Schumer said the Port Authority of New York and New Jersey, which owns the 16-acre site, is responsible for any security breaches.
"They're the public authority in charge of this; I'm holding them responsible," Schumer said during a news conference on Sunday.
In a pair of statements Sunday, Port Authority security chief Joseph Dunne called the lapses "unacceptable" and invited Homeland Security officials to tour the site again "in light of recent security breaches."
Dunne said the Port Authority and the Durst Organization, which manages 1 World Trade Center and provides private security for the building still under construction, "have taken significant steps" to address the lapses.
David Velazquez, the assistant security director for Durst, resigned on Friday.
Dunne noted that the two reported breaches are unrelated. "Each involved different means of accessing the site," he said, without elaborating.
A "Phase 1" review of site security was submitted to DHS in November and is currently under review, Dunne said. A "Phase 2" application with measures including fences, closed-circuit television, perimeter patrol and access control is being prepared, he said.
Schumer was not satisfied.
"I do not feel we can leave it up to the Port Authority to say, 'Oh, we've corrected it, never mind,'" the senator said. "There have been too many breaches."
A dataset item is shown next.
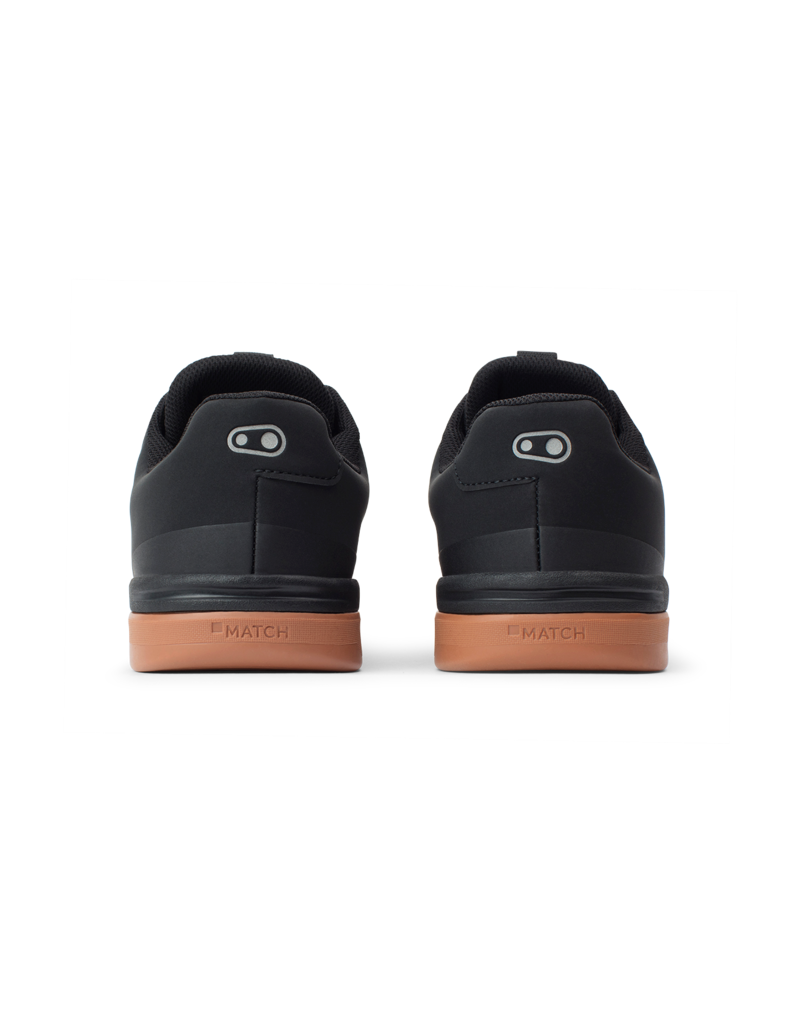 Stamp LACE Black//Silver//Gum 11.0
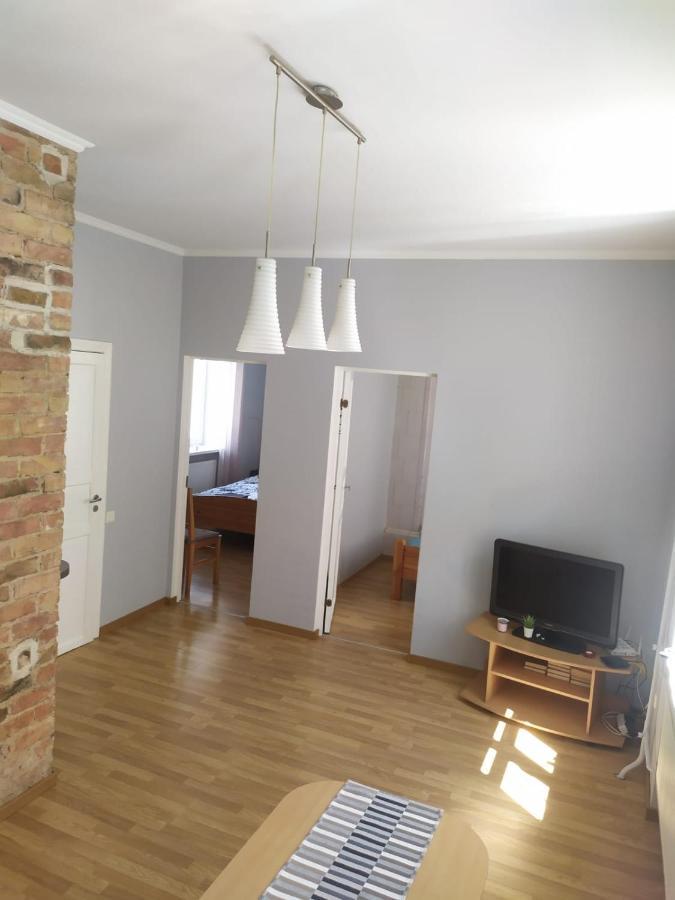 Appartement Vagnera 12 *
Schumer said he's pleased the New York Police Department is also participating in the security review and that Dunne, the PA security chief, is a former NYPD First Deputy Commissioner.
The New York Post published a photo Wednesday that showed a guard in a bright-green security vest leaning back in a chair, legs crossed and head tilted back. A Durst Organization spokesman told the paper the guard was fired immediately.
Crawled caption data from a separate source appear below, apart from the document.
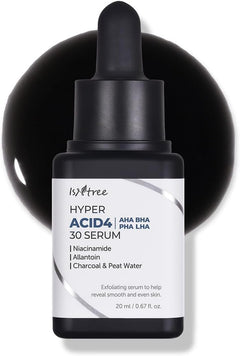 Isntree Hyper Acid4 Serum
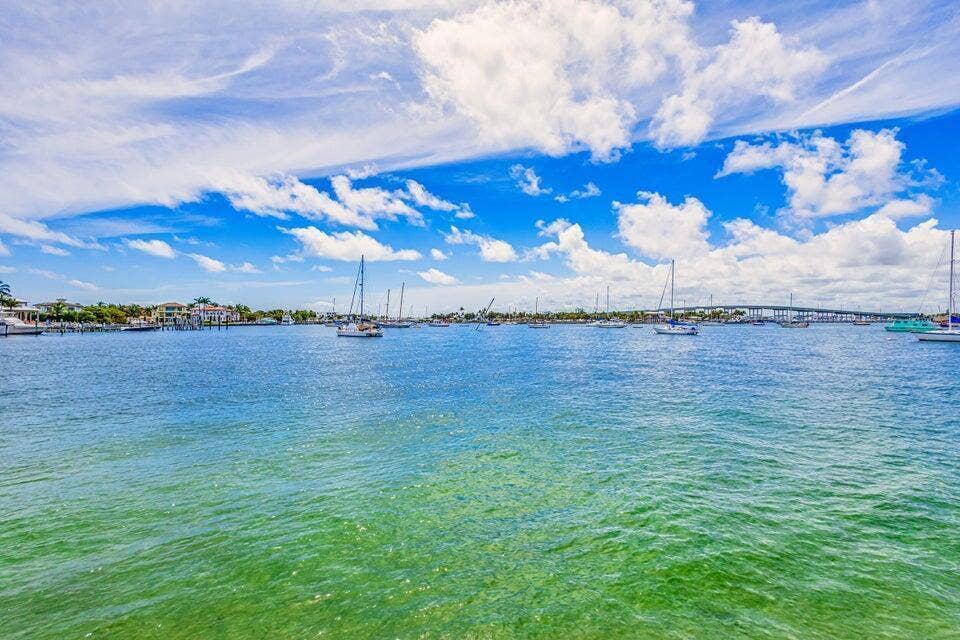 1071 SUGAR SANDS Boulevard, #7, Singer Island, Singer Island, FL 33404 BAY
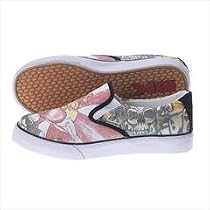 British Knights Men's Croad Canvas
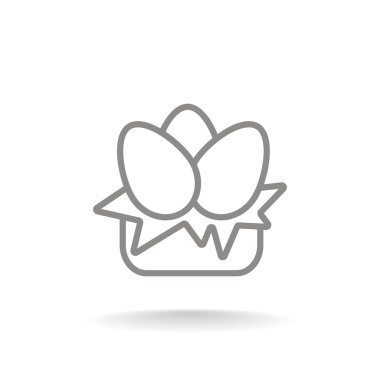 tavuk yumurta simgesi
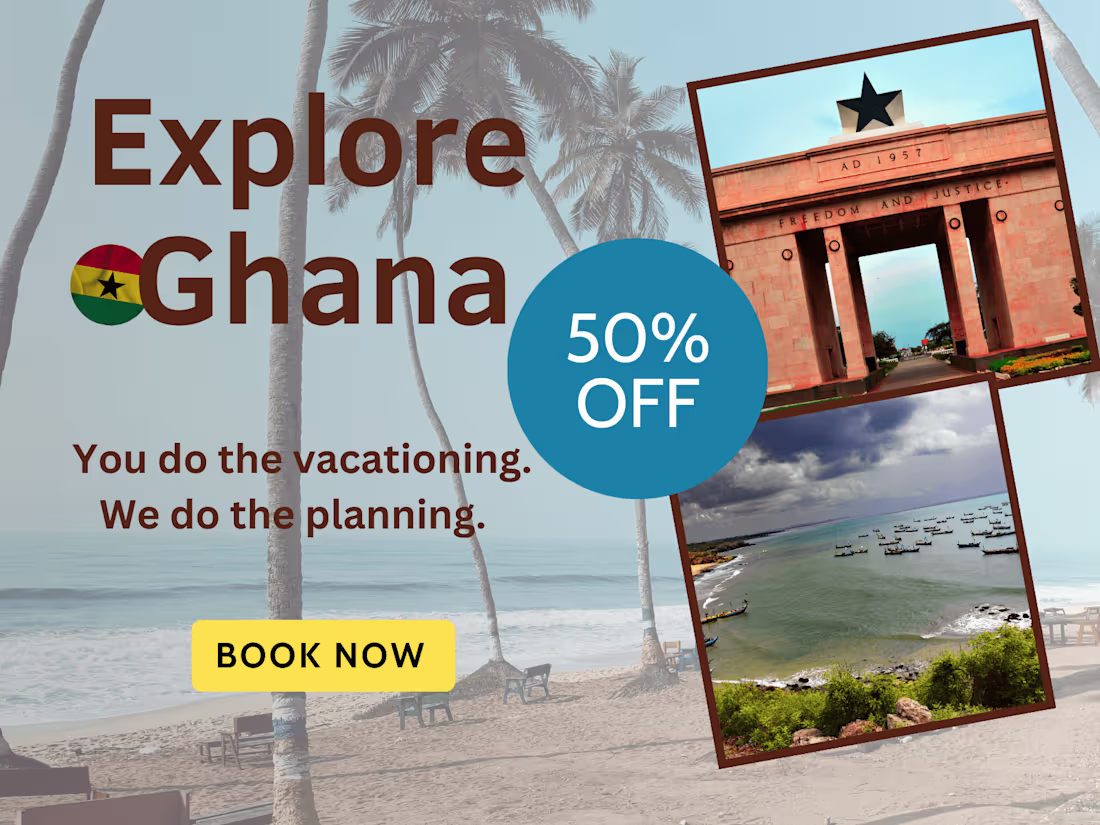 Cover image for Facebook post ad | Client work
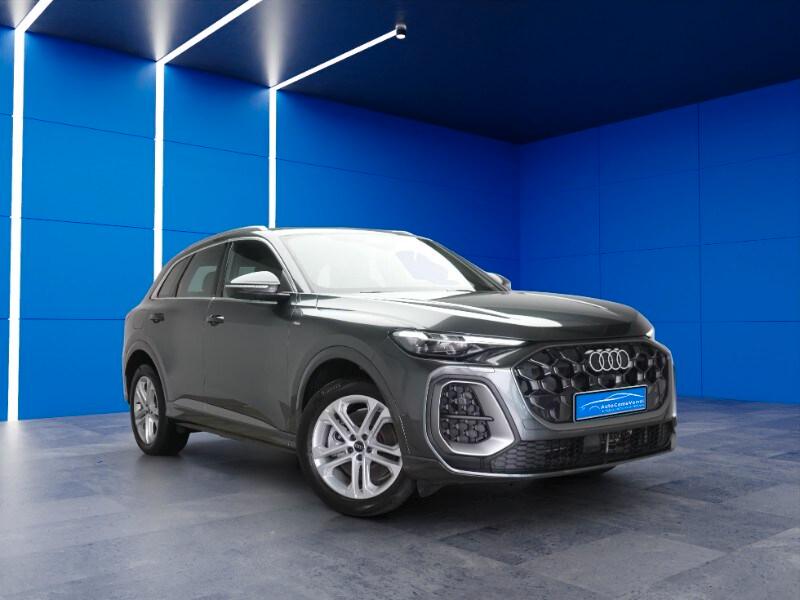 AUDI Q5 3ª serie Q5 TDI 150 kW mHEV+ S tronic ...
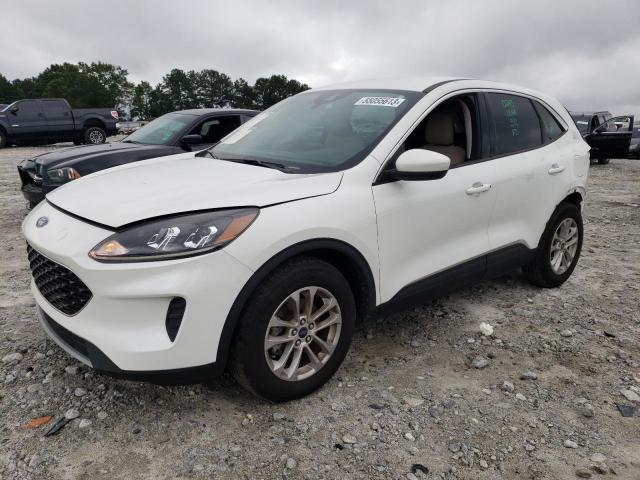 FORD ESCAPE SE 2020 1fmcu0g66luc58706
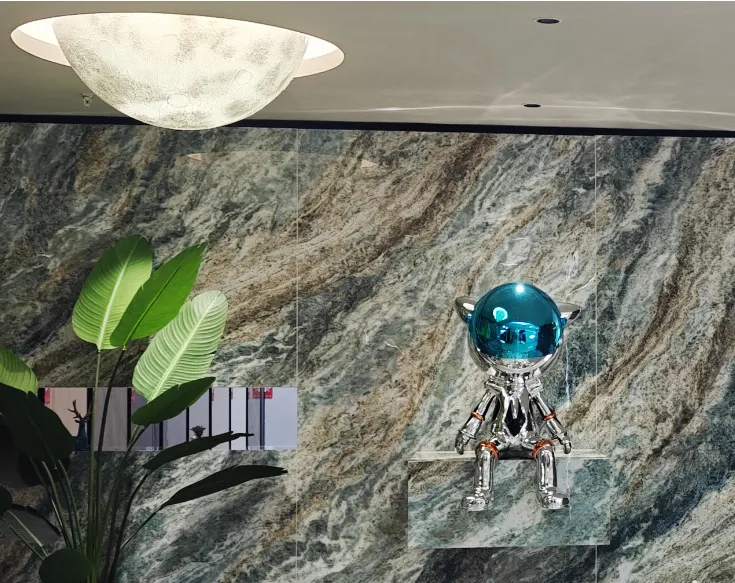 锐意进取,多维制胜 | 将军陶瓷集团七月热搜榜(图18) 锐意进取,多维制胜 | 将军陶瓷集团七月热搜榜(图18)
NYPD Commissioner Bill Bratton said the image of the sleeping guard is an "extraordinary embarrassment."
"You'll see security levels enhanced significantly on that site," Bratton told WABC television on Sunday.
The commissioner said police were looking for possible accomplices who may have helped the parachuters enter the high-rise.
"They didn't walk up," Bratton said. "They had assistance getting in and out of there, and we're continuing our investigations as to who helped them get up there."